### Excerpt ###

The plaintiff seeks provisional sentence
against the defendant for payment of an amount of R1,326 686.89
together with interest
and costs, in respect of professional legal
services rendered to the defendant and disbursements incurred by the
plaintiff on behalf
of the defendant during the subsistence of its
mandate.
2.
The claim is founded on a written mandate
concluded between the parties as well as a taxed bill of costs
containing the taxing master’s
allocatur. Both the mandate and
taxing master’s allocator are annexed to the summons. The
existence and authenticity of the
written mandate and of the taxing
master’s allocator is not in dispute on the papers.
Ex
facie
the summons, the plaintiff’s
claim is founded on a liquid document.
3.
It
is common cause that the defendant appointed the plaintiff as his
attorneys for purposes of obtaining legal advice and legal
representation in different legal matters. The attorney/client
relationship commenced in June 2017 and ended at the end of March
2019 when the defendant terminated the plaintiff’s mandate. It
is further common cause that the plaintiff invoiced the defendant
from time to time during the subsistence of the mandate for services
rendered by it to the defendant and disbursements incurred
by it on
the latter’s behalf. The defendant paid each invoice that was
presented to him up to the 28
th
January 2019. On 29 March 2019, the plaintiff rendered its final
statement of account (the ‘last bill’), which statement
reflected
inter
alia
all the various payments made by the defendant during the subsistence
of the mandate up to 28 January 201
9
(in aggregate totalling the sum of R2, 269 304.90), whilst 6
additional invoices
[1]
rendered
after that date (in aggregate totalling R730,423.50), remained due,
owing and unpaid.

###

*Assignment 1*.
According to the judgment excerpt, in what month and year did the attorney/client relationship begin?
*Assignment 2*.
For each statement, say whether it agrees with the judgment excerpt, and quote the words that decide it. (a) The plaintiff terminated the mandate. (b) The authenticity of the written mandate is disputed on the papers. (c) The plaintiff rendered its final statement of account on 29 March 2019.
*Assignment 3*.
Reproduce the passage of the judgment excerpt that begins at the words "The claim is" and stops after the words "a liquid document.".

### Supplied data ###

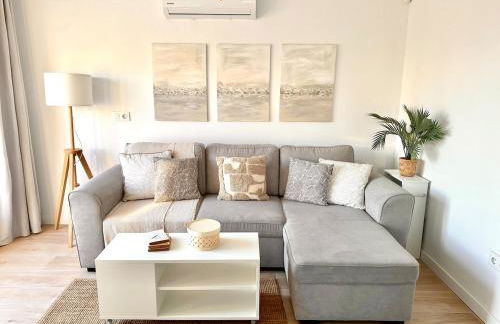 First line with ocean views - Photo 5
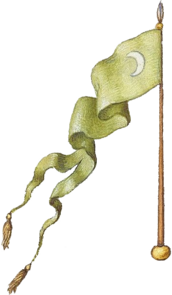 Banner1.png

###
### Supplied data ###

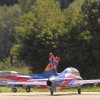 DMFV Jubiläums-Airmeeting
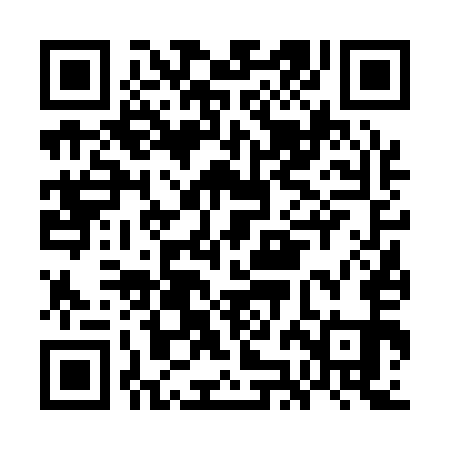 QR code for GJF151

###

*Reply 1*.
June 2017.

*Reply 2*.
(a) No: "the defendant terminated the plaintiff’s mandate"
(b) No: "The existence and authenticity of the written mandate and of the taxing master’s allocator is not in dispute on the papers."
(c) Yes: "On 29 March 2019, the plaintiff rendered its final statement of account"

*Reply 3*.
The claim is founded on a written mandate
concluded between the parties as well as a taxed bill of costs
containing the taxing master’s
allocatur. Both the mandate and
taxing master’s allocator are annexed to the summons. The
existence and authenticity of the
written mandate and of the taxing
master’s allocator is not in dispute on the papers.
Ex
facie
the summons, the plaintiff’s
claim is founded on a liquid document.